At the heart of GEA’s fully integrated, powder-to-tablet CM solution is ConsiGma®. This complete portfolio of technologies is designed to transfer powder into finished oral solid dosage (OSD) forms in development, pilot, clinical and production volumes. GEA has not only been helping pharmaceutical manufacturers to evaluate, develop and optimise continuous processing techniques to enable them to bring new products to market faster, the company has spearheaded several collaborations and partnerships that have championed the implementation of CM to highlight its many advantages.

Advancing continuous pharmaceutical manufacturing

For example, GEA, GSK, Pfizer and G-Con Manufacturing formed a consortium to design and build a modular, autonomous manufacturing environment for continuous OSD form production. Presented with the award for Best Technologies Innovation during INTERPHEX 2015 and subsequently receiving an ISPE Facility of the Year Award (FOYA) in 2016 for Equipment Innovation, this first-of-a-kind portable, continuous, miniature and modular (PCMM) system shortens the timelines involved in tablet production.

Innovators certainly took notice! Back in 2015, for the first time ever, the FDA approved a new treatment for cystic fibrosis (CF) that had been developed and produced using GEA’s ConsiGma® CM platform. Further approvals followed for an antiretroviral medication to prevent HIV/AIDS (2016), a drug to treat breast cancer (2017) and another CF medication (2018).

Of note, a single CM line can be used to process any volume of product — from small quantities for formulation development and design of experiments (DoE) through to clinical trials and full-scale manufacture. This speeds up time-to-market by eliminating lengthy pilot-scale steps, scale-up and tech transfer. Not only does this remove the need for further investment, but regulatory agencies often grant fast-track approval (emergency designations) for CM-derived products. Given that it normally takes 10–15 years to get one new medicine from initial discovery through to regulatory approval, any timeline reductions are, literally, lifesaving.

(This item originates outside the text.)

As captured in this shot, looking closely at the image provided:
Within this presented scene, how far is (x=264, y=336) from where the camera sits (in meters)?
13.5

Partnering to advance continuous tableting technology

In 2022, Hovione and GEA announced a strategic collaboration to advance continuous tableting and dispel the common myths that #GoingConti is both overly complex and too expensive. With their combined efforts, they aim to significantly increase the adoption of CM by providing enhanced capacity, flexibility, standardised equipment, improved quality and increased efficiency. Based on a successful customer-supplier relationship spanning several years, the collaboration combines GEA's engineering expertise with Hovione's development and manufacturing experience. The collective aim is to convince more end users to ramp up the production of OSD forms using continuous tableting technology.

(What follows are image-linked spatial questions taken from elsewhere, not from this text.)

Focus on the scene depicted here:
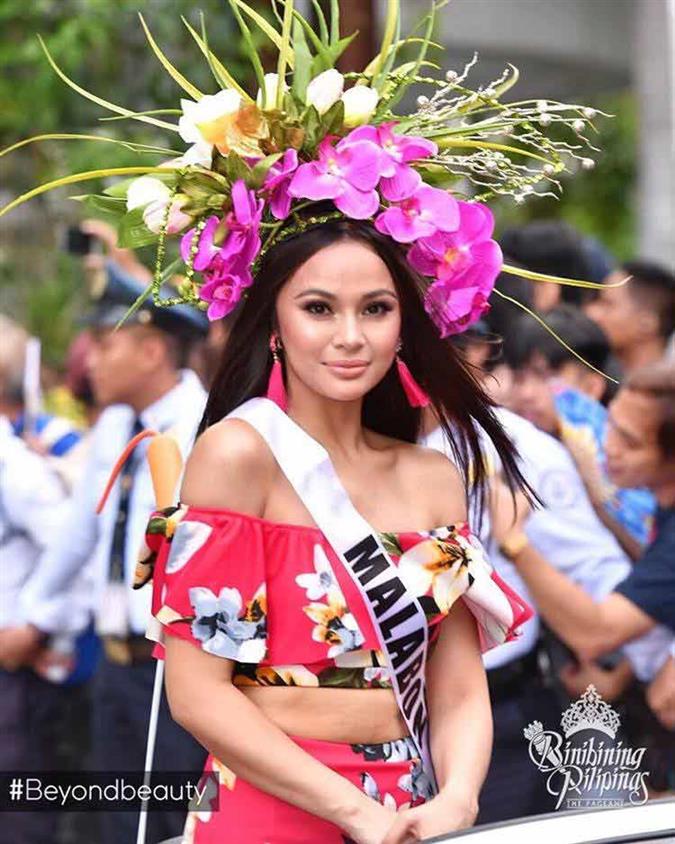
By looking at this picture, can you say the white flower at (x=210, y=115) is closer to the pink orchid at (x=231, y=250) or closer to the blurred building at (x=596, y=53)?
the pink orchid at (x=231, y=250)

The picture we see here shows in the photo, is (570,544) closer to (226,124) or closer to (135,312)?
(135,312)

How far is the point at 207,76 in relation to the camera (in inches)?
292

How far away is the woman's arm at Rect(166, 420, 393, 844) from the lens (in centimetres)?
260

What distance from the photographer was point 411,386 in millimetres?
3000

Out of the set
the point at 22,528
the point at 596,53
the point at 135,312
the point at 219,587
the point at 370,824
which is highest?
the point at 596,53

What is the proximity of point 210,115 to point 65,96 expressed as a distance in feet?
16.9

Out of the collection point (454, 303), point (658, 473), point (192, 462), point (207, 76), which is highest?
point (207, 76)

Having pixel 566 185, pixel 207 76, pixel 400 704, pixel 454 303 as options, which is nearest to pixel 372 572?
pixel 400 704

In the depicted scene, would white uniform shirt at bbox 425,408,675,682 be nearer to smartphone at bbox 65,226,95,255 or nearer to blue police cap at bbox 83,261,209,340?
blue police cap at bbox 83,261,209,340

The first concrete example is a new continuous direct compression (CDC) machine from GEA called the ConsiGma® CDC flex (patent applied for). The key advantage is that it’s a more flexible system; it offers both high and low throughput functionality as well being able to operate in both continuous and batch mode.

At the same time, Hovione and GEA have also identified several other technical developments that they want to address, such as speed of changeover (from one product to another), cleaning times and significantly reducing the delivery times of the ConsiGma ® CDC flex units.

“We believe that continuous tableting can offer significant benefits to our customers, not only by expediting time-to-market and reducing development and manufacturing costs… but also by improving product quality and sustainability,” commented a Hovione representative. “Through our collaboration with GEA, we aim to revolutionise the continuous production of oral solid dosage forms, making the technology more accessible and efficient for pharma customers.”